• Stated problem 1
In the rows below, how many lines contain the string "decorative"? Match case, and give only the number.

• Extract
** Start **

Friday 7 March 2008

Of mini skirts and even "mini-er" minds

Let me start by thanking those that took part in the march (incidentally non-violent and without trashing or turning over dustbins), protesting the nothing less than vile behaviour of those men that took upon themselves the duty to "teach" women how to dress. Let me also appeal to the law-enforcement agencies to please do all that is in their power to bring those criminals to book.

I am reluctant to classify or describe the perpetrators of those ghastly acts as taxi drivers, they are to me a lot more than that. Quite often we gloss over endemic social ills by putting those social ills at the door of some amorphous group. In my mind these are South African men. Yes, these men who tore the clothes off their victim's body and proceeded to assault her in ways too ghastly to repeat. Yes, and those men that looked on while all of this was happening to their sister, they too are South African men. These are all South African men and for the rest of South African men, what happened at the Noord Street taxi rank that day as it happens daily elsewhere, was and is carried out in your name, against your sister, against your daughter, against your lover and against your wife. In the meantime you and other South African men watch and do nothing.

** End **

• Stated problem 2
Reproduce the entire mini skirts post above word for word.

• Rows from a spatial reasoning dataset
** Start **

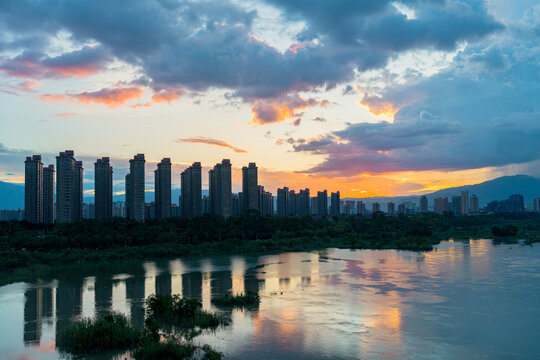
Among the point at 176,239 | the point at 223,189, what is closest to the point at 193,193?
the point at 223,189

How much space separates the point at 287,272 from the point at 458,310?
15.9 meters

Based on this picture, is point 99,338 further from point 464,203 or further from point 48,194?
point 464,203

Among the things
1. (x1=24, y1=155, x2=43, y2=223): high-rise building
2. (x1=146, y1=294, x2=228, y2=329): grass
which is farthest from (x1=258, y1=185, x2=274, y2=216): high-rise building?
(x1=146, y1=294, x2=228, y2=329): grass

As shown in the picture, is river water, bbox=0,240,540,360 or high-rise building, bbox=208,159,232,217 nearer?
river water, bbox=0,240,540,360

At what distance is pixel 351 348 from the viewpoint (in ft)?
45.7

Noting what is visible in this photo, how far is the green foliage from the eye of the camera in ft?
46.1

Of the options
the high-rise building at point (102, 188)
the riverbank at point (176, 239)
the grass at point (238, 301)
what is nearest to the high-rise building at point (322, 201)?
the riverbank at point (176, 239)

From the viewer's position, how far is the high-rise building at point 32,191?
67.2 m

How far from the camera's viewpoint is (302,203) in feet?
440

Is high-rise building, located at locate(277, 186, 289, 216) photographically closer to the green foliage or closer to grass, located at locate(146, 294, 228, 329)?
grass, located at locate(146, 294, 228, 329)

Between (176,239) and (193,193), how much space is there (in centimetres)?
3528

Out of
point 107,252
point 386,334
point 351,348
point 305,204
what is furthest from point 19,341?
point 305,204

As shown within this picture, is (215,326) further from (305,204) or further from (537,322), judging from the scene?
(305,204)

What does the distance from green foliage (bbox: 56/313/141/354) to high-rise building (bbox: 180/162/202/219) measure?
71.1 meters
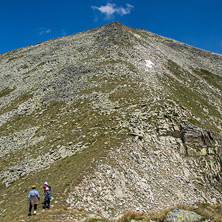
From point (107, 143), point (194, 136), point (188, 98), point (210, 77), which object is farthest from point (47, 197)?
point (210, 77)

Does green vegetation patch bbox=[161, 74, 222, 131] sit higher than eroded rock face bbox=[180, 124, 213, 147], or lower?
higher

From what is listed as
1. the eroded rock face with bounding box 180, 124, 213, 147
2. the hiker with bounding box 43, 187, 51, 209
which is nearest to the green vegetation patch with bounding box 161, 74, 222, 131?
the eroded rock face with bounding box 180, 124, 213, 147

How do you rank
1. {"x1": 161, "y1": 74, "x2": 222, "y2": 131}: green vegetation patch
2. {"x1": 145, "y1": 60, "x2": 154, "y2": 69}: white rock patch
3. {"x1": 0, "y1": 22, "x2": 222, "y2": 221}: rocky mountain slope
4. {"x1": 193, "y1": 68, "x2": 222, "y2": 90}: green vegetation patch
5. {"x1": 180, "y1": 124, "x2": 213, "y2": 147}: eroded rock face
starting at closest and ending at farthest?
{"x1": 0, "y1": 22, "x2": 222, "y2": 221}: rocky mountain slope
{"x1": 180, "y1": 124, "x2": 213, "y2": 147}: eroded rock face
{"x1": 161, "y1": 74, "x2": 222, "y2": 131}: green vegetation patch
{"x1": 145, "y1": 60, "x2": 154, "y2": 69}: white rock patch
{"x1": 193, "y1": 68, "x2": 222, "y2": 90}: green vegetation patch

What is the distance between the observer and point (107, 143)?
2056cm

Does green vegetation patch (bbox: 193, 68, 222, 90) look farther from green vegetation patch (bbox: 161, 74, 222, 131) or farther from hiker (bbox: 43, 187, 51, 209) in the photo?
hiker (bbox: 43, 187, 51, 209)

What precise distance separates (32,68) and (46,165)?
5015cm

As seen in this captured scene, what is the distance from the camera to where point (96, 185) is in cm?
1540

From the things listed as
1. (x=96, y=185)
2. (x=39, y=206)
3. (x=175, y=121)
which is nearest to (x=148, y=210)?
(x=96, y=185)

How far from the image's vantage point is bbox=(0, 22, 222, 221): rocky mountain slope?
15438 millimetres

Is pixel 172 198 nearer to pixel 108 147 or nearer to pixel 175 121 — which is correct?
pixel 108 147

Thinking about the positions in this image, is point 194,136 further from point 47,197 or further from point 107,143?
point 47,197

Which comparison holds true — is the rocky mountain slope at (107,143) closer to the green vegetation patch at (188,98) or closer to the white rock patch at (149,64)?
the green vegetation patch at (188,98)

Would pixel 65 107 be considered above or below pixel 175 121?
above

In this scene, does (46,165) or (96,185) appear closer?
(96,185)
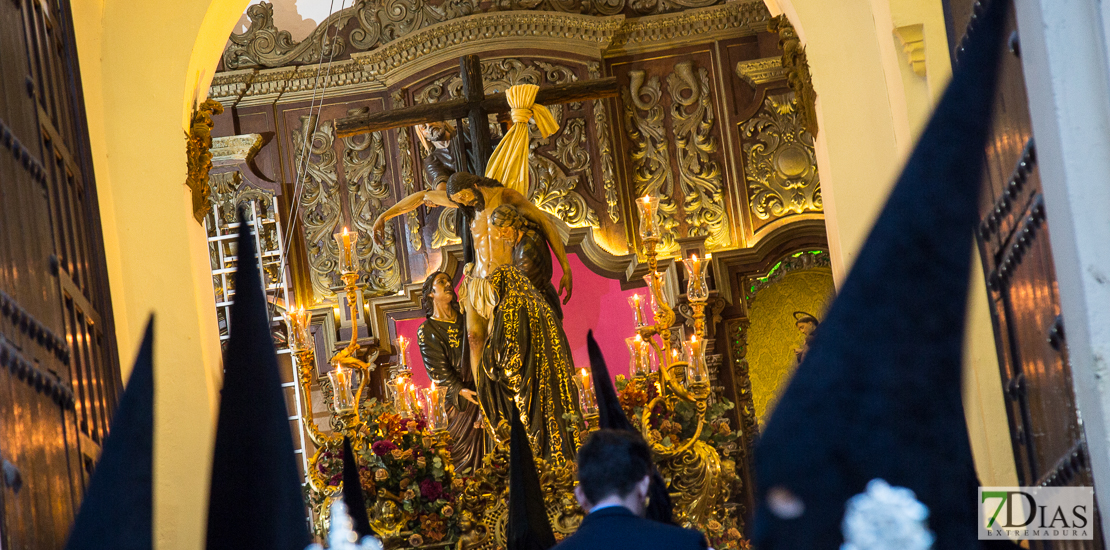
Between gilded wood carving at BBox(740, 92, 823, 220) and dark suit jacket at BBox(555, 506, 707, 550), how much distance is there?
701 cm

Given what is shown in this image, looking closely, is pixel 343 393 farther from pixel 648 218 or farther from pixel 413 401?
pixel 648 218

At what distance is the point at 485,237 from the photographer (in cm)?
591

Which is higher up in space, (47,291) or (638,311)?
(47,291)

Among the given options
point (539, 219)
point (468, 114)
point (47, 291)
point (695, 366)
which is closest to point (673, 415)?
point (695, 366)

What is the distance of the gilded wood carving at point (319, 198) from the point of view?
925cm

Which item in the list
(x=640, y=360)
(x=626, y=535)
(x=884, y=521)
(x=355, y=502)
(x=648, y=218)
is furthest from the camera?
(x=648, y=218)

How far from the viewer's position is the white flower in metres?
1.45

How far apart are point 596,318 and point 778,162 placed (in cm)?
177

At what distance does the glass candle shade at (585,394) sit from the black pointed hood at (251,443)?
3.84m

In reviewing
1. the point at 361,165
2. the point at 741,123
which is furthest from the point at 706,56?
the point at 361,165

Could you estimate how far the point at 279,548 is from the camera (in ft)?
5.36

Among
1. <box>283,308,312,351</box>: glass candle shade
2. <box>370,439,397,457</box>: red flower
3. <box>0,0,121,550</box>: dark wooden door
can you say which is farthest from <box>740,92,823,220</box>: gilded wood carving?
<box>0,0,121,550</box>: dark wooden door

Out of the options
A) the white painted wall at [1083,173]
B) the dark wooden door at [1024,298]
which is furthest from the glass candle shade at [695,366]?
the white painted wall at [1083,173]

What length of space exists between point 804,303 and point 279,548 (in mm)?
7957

** End **
** Start **

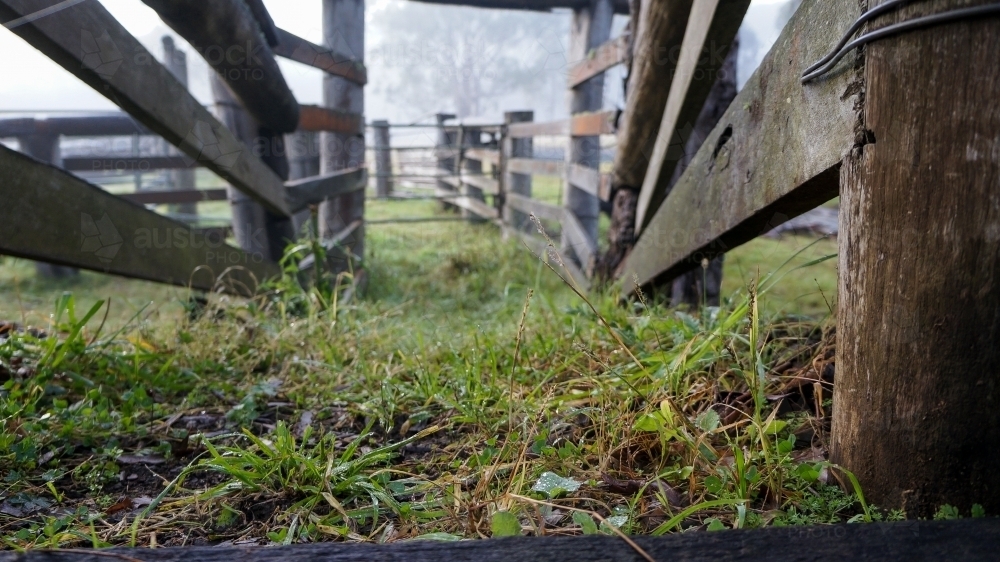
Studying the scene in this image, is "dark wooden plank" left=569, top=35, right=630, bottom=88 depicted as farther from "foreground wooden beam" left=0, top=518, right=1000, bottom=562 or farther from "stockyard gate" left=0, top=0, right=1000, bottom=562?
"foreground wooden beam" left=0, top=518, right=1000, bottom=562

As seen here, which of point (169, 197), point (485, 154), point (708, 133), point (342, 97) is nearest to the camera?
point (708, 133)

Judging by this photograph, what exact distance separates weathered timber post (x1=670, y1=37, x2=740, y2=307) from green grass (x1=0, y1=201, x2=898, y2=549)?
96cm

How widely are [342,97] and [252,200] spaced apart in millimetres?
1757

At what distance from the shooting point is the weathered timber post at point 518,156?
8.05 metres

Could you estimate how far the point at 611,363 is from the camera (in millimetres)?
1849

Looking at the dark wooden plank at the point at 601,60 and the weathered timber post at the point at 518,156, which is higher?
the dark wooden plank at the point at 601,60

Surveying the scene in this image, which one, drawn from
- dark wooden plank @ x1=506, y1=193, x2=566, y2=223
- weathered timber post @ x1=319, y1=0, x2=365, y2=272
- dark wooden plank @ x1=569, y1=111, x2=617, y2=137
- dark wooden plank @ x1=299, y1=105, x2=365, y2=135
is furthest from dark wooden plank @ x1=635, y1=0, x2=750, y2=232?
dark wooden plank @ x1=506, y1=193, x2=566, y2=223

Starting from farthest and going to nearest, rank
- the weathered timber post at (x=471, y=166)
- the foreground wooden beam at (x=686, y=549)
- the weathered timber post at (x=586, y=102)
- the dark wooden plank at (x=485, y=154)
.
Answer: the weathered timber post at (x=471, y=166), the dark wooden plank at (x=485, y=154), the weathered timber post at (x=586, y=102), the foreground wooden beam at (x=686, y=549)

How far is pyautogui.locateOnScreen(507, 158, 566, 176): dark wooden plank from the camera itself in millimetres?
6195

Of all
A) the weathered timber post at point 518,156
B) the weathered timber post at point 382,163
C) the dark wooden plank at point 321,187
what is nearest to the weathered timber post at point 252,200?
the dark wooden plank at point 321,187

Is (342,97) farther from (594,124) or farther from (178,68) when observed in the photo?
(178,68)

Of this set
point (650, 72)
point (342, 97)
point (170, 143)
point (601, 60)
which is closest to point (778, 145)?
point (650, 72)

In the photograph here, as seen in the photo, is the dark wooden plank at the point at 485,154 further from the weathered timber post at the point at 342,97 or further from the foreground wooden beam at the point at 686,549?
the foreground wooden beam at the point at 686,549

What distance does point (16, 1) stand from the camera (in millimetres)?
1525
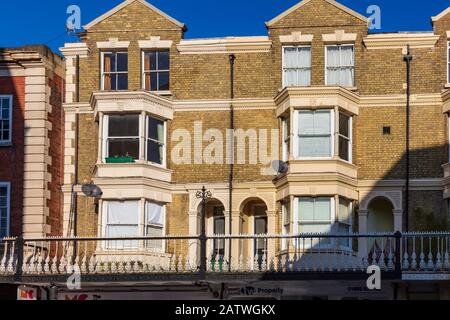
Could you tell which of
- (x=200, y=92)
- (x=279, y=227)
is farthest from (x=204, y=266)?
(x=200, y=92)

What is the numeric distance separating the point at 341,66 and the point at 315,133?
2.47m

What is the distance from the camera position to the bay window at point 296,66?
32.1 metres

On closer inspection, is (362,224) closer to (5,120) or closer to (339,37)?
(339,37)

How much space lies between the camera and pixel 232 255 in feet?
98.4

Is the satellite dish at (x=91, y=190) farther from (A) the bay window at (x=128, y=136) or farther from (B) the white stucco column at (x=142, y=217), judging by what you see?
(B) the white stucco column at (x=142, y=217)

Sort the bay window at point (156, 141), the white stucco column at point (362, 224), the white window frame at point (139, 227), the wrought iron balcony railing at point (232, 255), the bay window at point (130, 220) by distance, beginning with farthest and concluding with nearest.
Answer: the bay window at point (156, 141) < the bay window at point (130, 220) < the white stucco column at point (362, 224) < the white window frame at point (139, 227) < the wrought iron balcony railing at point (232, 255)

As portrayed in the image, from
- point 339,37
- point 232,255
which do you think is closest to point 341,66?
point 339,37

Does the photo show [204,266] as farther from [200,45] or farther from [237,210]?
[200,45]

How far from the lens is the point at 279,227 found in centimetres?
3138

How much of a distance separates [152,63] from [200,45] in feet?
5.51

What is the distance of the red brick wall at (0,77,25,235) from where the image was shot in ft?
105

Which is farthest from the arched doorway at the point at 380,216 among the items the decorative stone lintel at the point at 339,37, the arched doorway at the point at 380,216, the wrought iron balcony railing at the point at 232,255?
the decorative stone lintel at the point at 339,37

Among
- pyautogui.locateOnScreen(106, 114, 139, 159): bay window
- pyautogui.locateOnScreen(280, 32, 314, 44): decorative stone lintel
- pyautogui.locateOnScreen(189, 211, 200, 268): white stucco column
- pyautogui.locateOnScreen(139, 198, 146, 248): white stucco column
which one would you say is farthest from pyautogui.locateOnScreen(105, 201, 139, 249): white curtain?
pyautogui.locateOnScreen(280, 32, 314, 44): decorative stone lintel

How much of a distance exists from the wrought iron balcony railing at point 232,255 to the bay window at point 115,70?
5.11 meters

** End **

• Correct answer 1
4

• Correct answer 2
Friday 7 March 2008

Of mini skirts and even "mini-er" minds

Let me start by thanking those that took part in the march (incidentally non-violent and without trashing or turning over dustbins), protesting the nothing less than vile behaviour of those men that took upon themselves the duty to "teach" women how to dress. Let me also appeal to the law-enforcement agencies to please do all that is in their power to bring those criminals to book.

I am reluctant to classify or describe the perpetrators of those ghastly acts as taxi drivers, they are to me a lot more than that. Quite often we gloss over endemic social ills by putting those social ills at the door of some amorphous group. In my mind these are South African men. Yes, these men who tore the clothes off their victim's body and proceeded to assault her in ways too ghastly to repeat. Yes, and those men that looked on while all of this was happening to their sister, they too are South African men. These are all South African men and for the rest of South African men, what happened at the Noord Street taxi rank that day as it happens daily elsewhere, was and is carried out in your name, against your sister, against your daughter, against your lover and against your wife. In the meantime you and other South African men watch and do nothing.